Of course, there remain risks. We are less concerned about the vaccine timetable slipping for logistical reasons, and think that plans could even be accelerated. Governments are under tremendous pressure to at least keep up with their neighbouring counterparts. And given the fiscal cost of maintaining economic restrictions, no expense will be spared in driving the rollout.
Uncertainty around take-up is a hurdle for all countries, and surveys suggest a significant degree of scepticism for the Covid-19 vaccine in Europe. Experience in the UK suggests that as the vaccine rollout is proceeding, public confidence is growing, and many may feel increasingly confident of taking up the vaccine as time progresses.

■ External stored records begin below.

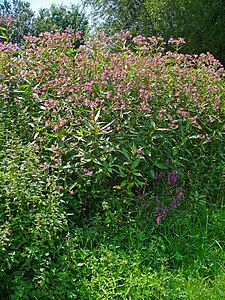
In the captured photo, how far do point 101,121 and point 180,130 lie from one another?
749 millimetres

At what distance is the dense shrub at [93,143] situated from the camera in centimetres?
265

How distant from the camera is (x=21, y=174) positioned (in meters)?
2.71

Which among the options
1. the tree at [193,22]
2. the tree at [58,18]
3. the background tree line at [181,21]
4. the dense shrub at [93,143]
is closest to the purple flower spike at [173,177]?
the dense shrub at [93,143]

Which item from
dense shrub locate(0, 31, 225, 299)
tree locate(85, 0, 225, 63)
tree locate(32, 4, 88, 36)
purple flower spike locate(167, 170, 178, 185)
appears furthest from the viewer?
tree locate(32, 4, 88, 36)

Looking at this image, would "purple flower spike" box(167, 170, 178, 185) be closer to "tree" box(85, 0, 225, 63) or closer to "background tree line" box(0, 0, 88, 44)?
"tree" box(85, 0, 225, 63)

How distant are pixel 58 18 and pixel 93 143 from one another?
14.7 meters

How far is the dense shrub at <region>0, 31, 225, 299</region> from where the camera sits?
8.71 ft

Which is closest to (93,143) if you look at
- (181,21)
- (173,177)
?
(173,177)

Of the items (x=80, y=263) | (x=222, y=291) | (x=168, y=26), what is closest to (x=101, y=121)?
(x=80, y=263)

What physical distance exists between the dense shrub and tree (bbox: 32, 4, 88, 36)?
1214cm

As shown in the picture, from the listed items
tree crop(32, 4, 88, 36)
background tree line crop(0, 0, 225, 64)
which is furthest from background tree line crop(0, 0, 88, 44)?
background tree line crop(0, 0, 225, 64)

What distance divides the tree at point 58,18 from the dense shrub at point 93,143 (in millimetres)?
12142

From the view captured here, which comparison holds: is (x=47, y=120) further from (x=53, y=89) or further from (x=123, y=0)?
(x=123, y=0)

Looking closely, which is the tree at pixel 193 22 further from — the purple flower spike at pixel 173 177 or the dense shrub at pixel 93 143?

The key risk is that the virus mutates to a new variant that makes the currently approved vaccines ineffective. There is also the risk that vaccine efficacy is lower than initially reported, either among the older population, or across the population from altering the time between first and second doses. Data from trials hasn’t been completely comprehensive in these areas. Many of these risks could be addressed – and rather than derailing the recovery completely, could just provide a setback while new formulations are found. However, we think it prudent for investors to maintain tail-risk protection such as through long-duration government bonds or dynamic fixed income and macro strategies.